Count how many lines of the records below contain the string "nearer". Reply with the number alone.

### ENTRIES SHOWN
--- BEGIN ---

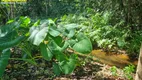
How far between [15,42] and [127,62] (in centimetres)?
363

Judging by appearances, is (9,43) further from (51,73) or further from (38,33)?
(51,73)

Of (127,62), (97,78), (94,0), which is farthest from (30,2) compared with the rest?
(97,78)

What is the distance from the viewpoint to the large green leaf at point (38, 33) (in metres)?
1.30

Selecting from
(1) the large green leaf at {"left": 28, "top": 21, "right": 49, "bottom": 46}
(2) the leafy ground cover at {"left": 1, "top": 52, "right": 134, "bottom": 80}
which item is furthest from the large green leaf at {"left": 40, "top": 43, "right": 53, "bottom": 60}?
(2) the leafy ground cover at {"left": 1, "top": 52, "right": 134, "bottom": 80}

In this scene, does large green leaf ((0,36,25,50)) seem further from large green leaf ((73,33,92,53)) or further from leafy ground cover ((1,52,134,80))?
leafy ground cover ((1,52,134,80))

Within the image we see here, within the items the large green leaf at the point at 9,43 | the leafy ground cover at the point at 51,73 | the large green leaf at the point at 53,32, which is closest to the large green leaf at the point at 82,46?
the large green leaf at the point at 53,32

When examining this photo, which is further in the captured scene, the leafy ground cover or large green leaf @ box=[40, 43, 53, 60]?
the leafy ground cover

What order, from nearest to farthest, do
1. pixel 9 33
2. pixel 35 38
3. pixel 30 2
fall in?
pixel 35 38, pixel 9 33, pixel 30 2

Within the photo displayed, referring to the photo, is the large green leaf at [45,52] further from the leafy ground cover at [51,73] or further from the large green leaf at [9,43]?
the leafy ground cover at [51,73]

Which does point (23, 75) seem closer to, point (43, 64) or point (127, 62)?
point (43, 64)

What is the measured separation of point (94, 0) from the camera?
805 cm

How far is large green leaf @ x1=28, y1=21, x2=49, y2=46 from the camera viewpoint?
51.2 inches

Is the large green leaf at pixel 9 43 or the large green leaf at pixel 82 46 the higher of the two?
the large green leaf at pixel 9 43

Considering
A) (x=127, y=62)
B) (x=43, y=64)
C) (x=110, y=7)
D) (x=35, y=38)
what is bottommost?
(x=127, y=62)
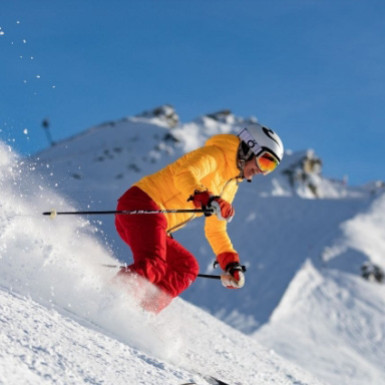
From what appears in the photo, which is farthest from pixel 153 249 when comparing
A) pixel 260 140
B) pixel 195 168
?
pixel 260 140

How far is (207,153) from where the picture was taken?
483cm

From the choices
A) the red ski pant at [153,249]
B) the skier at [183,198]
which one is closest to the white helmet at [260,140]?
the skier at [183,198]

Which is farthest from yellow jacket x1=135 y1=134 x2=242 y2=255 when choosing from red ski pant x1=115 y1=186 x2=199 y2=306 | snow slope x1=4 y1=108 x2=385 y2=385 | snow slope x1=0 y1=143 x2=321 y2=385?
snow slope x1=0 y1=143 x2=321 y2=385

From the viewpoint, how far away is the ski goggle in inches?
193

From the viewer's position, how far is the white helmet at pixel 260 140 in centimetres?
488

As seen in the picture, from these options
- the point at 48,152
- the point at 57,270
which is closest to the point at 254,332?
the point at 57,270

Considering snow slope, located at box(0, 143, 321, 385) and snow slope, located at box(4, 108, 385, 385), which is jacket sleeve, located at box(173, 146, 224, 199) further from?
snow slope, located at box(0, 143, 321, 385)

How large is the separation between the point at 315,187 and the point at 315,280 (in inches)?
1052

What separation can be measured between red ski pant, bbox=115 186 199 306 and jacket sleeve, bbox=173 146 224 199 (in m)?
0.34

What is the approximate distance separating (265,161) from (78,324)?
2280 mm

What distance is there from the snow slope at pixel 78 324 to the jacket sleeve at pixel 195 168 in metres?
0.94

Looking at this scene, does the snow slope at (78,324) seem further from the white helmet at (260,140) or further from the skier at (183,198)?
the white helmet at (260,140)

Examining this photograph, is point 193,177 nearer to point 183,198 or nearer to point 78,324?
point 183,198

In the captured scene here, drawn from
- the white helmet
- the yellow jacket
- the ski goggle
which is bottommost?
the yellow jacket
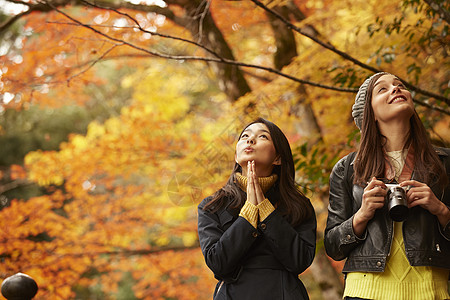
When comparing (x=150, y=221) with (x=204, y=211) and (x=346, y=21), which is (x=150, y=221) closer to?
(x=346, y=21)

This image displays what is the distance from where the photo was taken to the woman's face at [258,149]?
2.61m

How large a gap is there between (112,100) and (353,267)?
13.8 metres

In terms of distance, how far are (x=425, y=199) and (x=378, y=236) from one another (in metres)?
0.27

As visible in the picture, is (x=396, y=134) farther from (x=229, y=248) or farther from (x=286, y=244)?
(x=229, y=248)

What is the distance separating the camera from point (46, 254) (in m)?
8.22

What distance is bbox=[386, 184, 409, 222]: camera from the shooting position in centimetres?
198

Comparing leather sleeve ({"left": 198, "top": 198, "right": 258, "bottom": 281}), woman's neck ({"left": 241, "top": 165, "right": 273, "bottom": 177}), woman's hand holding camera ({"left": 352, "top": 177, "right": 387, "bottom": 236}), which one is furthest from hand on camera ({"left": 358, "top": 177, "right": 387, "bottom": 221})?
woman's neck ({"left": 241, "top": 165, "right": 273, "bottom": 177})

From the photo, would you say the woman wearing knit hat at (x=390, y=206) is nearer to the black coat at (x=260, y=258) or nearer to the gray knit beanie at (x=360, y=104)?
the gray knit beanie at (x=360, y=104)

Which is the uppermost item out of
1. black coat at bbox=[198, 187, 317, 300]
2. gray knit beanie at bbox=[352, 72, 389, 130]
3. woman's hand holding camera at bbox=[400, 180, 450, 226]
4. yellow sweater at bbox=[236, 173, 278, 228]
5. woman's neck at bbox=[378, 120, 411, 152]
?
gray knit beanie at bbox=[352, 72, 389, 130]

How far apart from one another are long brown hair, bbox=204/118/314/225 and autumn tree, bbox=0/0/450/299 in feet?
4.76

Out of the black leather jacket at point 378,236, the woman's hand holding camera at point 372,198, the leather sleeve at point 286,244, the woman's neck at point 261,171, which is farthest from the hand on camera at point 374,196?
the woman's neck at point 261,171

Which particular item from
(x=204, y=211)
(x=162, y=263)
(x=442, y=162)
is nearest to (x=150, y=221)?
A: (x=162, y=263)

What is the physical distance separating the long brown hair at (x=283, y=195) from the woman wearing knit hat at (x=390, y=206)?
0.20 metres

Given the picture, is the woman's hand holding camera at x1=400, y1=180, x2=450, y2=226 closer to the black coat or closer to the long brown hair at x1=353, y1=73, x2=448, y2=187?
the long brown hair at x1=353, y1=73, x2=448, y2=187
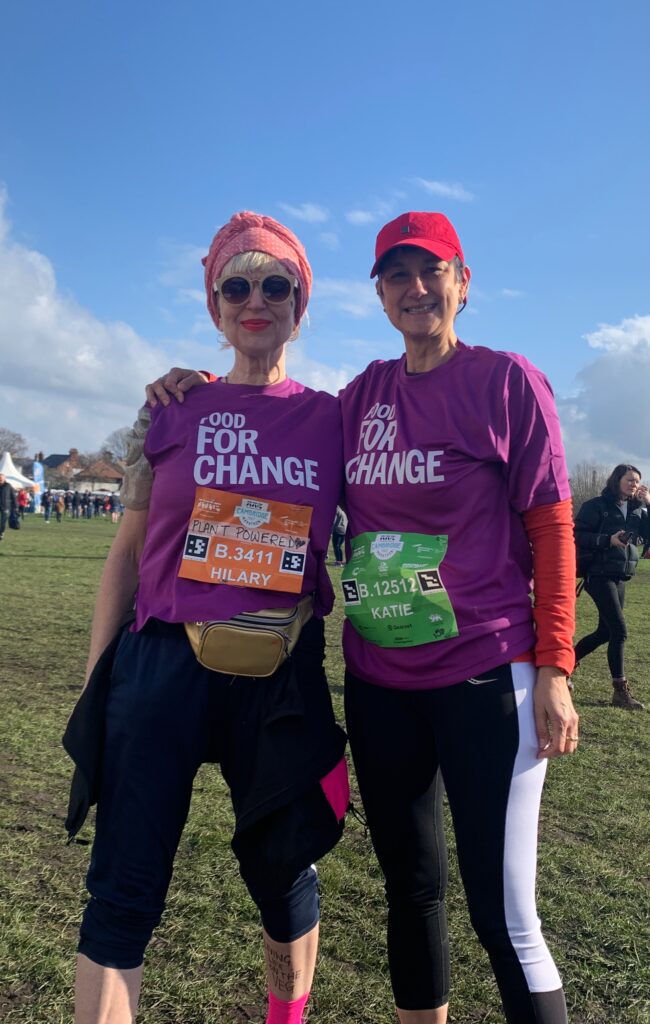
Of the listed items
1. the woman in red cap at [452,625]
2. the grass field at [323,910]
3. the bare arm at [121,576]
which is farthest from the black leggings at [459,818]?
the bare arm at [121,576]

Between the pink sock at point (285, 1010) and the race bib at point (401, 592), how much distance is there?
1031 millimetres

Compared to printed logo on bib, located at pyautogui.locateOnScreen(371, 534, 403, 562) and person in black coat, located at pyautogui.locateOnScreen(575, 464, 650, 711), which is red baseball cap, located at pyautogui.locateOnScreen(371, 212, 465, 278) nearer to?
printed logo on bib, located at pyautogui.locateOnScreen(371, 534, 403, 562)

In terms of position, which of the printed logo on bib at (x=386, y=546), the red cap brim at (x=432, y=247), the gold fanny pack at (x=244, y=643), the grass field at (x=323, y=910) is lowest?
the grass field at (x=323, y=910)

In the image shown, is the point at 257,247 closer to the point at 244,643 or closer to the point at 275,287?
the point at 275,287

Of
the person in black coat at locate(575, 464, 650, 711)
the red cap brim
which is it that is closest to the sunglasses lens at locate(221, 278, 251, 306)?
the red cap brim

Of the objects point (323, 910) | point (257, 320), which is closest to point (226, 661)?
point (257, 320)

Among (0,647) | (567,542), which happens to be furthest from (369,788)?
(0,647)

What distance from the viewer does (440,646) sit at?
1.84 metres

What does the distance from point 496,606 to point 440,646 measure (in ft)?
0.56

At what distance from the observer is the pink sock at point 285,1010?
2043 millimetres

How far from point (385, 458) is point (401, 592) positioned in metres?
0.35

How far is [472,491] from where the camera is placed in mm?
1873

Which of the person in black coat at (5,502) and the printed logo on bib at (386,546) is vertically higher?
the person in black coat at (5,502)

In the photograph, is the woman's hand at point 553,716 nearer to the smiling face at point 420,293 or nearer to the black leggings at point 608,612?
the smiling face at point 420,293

--- END ---
--- BEGIN ---

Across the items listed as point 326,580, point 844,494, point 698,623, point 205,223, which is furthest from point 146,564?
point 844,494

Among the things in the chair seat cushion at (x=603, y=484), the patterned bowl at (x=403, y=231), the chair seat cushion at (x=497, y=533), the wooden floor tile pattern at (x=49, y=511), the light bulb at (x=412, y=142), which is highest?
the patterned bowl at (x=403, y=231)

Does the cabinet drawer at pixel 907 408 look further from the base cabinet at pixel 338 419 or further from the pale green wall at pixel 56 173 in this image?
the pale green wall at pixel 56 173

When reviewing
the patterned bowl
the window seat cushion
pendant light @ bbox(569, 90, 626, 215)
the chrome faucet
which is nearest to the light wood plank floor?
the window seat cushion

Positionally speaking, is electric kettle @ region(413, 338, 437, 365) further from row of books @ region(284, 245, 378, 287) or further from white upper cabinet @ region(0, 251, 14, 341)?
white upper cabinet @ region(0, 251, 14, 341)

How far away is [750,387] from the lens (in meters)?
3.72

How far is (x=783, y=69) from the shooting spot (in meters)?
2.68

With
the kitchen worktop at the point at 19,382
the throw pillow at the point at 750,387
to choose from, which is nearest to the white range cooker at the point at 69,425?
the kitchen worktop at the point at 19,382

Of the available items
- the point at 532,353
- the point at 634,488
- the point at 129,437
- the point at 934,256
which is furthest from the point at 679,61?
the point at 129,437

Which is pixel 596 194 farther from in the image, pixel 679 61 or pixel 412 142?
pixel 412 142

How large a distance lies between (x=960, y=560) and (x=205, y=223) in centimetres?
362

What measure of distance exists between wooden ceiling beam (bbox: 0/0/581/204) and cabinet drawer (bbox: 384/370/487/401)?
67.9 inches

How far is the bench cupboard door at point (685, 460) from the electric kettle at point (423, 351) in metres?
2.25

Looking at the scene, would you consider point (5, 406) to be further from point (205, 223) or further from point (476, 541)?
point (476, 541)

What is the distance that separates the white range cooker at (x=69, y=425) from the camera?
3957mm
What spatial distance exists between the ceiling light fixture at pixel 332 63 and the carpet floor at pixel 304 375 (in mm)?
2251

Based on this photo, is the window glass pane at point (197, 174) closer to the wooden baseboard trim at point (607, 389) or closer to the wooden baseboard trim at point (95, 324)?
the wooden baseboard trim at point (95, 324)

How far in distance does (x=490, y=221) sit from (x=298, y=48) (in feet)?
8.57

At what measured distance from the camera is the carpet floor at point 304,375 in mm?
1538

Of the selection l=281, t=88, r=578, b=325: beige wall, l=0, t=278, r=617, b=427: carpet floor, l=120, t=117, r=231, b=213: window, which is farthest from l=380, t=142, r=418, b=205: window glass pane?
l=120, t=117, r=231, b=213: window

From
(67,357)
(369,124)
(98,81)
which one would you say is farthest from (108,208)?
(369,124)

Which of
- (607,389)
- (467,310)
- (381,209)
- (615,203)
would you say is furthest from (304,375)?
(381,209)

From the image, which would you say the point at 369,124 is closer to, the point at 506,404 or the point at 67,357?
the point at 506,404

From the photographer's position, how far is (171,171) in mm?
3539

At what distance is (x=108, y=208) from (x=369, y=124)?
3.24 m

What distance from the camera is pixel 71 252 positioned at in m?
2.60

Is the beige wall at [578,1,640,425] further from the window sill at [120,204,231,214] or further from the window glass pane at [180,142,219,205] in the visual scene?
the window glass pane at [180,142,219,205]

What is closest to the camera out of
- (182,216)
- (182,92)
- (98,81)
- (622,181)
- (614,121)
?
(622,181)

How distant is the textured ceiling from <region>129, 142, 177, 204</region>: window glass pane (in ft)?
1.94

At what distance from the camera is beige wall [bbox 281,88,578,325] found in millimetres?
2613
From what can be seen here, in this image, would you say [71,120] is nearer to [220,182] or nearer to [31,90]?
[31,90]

--- END ---
--- BEGIN ---

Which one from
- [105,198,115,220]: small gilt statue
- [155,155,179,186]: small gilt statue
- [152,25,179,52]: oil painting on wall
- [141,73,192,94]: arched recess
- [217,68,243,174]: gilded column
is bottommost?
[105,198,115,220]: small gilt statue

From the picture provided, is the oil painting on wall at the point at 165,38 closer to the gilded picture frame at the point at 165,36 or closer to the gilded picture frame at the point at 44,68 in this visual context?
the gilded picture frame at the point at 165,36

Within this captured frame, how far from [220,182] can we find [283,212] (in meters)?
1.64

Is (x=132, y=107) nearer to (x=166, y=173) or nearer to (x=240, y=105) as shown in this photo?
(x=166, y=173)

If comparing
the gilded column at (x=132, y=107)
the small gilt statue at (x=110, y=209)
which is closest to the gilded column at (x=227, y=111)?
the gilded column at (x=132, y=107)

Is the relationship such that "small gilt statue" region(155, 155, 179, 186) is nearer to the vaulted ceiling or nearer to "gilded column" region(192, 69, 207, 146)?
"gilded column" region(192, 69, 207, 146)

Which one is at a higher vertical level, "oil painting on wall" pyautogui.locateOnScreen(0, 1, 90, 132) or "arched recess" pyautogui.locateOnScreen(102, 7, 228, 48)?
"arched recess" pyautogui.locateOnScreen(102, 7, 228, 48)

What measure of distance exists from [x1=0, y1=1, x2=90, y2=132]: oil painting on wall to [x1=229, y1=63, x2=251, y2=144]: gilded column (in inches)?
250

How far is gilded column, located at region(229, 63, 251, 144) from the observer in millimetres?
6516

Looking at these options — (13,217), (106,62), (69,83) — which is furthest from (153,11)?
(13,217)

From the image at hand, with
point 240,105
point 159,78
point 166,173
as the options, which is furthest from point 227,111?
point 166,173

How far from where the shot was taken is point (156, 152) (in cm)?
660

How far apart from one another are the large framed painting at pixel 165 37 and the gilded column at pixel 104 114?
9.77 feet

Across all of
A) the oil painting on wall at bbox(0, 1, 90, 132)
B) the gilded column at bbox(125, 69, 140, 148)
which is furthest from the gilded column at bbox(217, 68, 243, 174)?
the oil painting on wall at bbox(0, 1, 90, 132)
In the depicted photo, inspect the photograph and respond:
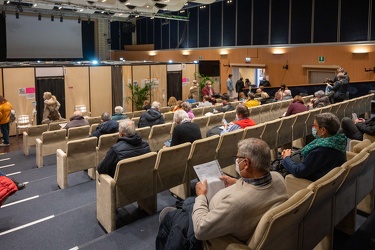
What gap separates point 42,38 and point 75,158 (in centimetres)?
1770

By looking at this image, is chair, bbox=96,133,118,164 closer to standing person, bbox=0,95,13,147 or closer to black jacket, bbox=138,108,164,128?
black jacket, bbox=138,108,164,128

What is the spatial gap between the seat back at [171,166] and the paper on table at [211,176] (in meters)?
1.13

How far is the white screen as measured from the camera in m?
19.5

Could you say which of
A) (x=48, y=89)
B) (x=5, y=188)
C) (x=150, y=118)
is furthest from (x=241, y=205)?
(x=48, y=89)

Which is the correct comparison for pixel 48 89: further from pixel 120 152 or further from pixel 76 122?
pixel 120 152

--- END ---

### WRITTEN ANSWER
7